Consigne. D'après le texte sur Robert Nisbet, combien de livres avait-il écrits au moment de sa mort ?

|
« La liberté individuelle n'est possible que dans le
contexte d'une pluralité d'autorités sociales, de codes moraux et de traditions historiques, servant d’obstacles intermédiaires
à la puissance de l'État sur l'individu. » R. Nisbet, « Conservatives and Libertarians: Uneasy
Cousins », Modern Age, XXIV,
Hiver 1980.
Robert A. Nisbet, sociologue et historien né en 1918, a enseigné dans les deux départements
d'histoire et de sociologie à l'Université de l'Arizona et à l'Université
Columbia. Après sa retraite, il a continué à travailler comme chercheur à
l'American Enterprise Institute. Il a été aussi membre
élu de l'American Philosophical Society et de l'Académie américaine des arts
et des sciences. Au moment de sa mort, en 1996, il avait écrit 17
livres et acquis la réputation d’être l'un des plus originaux et des plus
influents théoriciens de la société américaine de sa génération.
Le conservatisme traditionnel est le fil conducteur qui
unit presque tous les travaux de Robert Nisbet. À la suite de Tocqueville et de Frédéric Le
Play, il a défendu dans son œuvre l'importance des communautés locales et des
institutions sociales intermédiaires entre l’individu et l’État. Il a dénoncé
la confusion du social et du politique, conduisant à la destruction des
communautés naturelles. Il a mis en garde contre le progrès continu du
pouvoir central de l'État et s’est opposé, pour cette raison, au militarisme
des gouvernements de gauche comme de droite. George Nash, auteur d’un livre de référence sur l’histoire
du mouvement conservateur américain (The Conservative Intellectual
Movement in America since 1945), considère Robert Nisbet, avec Russell Kirk
et Richard Weaver, comme l'un des trois plus remarquables intellectuels
conservateurs traditionnalistes.
La
tradition communautaire
Nisbet note
l’existence de deux traditions dans la pensée sociale et politique
occidentale :
1° la
conviction développée par Hobbes, Rousseau, Bentham et d’autres, que le
gouvernement doit avoir un contrôle total sur toutes les institutions et les
groupes naturels. Pour eux, le pouvoir exercé au nom du peuple est par nature
illimité.
2° la
conviction exprimée par Cicéron, Thomas
d'Aquin, Burke, Tocqueville, Proudhon et Le Play, qu'il existe et
qu’il faut maintenir une séparation nette entre les institutions sociales et l'État en tant que tel, entre le social et le
politique.
Le dogme démocratique, comme on le voit chez Rousseau, est que des
structures telles que les écoles publiques pourraient faire aussi bien, voire
mieux que les familles et les parents pour élever et instruire les enfants.

Données enregistrées.

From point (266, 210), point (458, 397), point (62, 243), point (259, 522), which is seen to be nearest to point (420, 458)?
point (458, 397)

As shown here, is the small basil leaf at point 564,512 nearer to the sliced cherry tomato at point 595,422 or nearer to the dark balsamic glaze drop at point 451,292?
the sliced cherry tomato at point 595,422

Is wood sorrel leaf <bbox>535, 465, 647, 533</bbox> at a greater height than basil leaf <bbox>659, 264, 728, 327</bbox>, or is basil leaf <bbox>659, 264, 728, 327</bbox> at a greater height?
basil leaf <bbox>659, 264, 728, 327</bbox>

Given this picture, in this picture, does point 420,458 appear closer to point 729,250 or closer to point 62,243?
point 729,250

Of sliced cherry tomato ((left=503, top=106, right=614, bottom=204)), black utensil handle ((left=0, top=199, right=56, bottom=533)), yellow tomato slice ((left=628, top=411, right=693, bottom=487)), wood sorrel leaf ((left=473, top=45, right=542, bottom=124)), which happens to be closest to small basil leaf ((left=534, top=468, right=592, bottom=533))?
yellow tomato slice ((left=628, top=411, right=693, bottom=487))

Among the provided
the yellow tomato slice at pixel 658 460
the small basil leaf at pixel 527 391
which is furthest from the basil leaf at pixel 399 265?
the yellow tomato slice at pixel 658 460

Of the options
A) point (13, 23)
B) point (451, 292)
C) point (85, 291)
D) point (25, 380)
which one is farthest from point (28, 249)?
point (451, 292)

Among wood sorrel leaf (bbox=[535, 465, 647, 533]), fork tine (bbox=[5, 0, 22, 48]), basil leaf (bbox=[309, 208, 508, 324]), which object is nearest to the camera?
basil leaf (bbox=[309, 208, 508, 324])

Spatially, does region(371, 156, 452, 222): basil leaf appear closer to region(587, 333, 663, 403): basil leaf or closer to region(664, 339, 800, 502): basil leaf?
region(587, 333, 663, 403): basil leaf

* * *

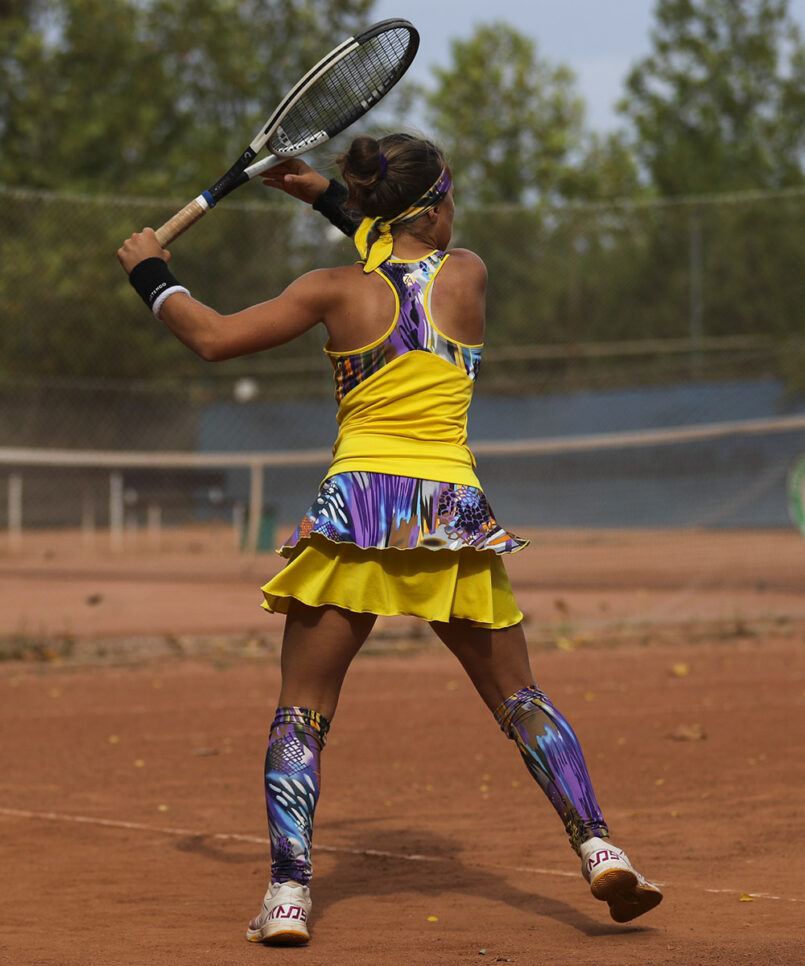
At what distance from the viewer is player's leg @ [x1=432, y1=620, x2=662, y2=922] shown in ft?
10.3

--

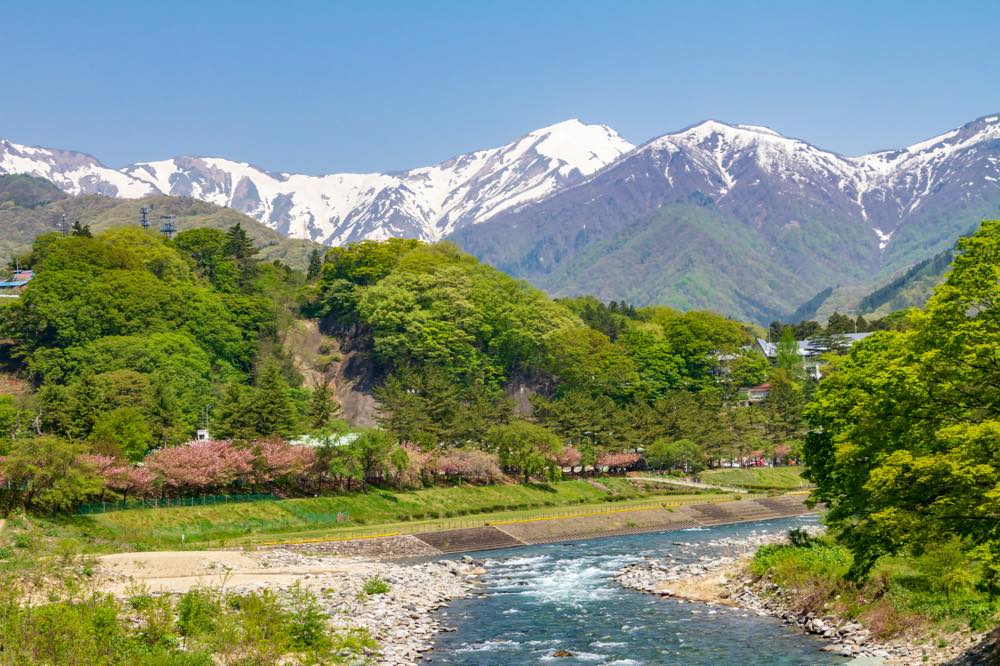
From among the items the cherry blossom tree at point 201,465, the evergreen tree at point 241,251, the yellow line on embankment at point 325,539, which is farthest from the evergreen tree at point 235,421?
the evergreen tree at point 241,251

Tâche accomplie. Il avait écrit 17 livres.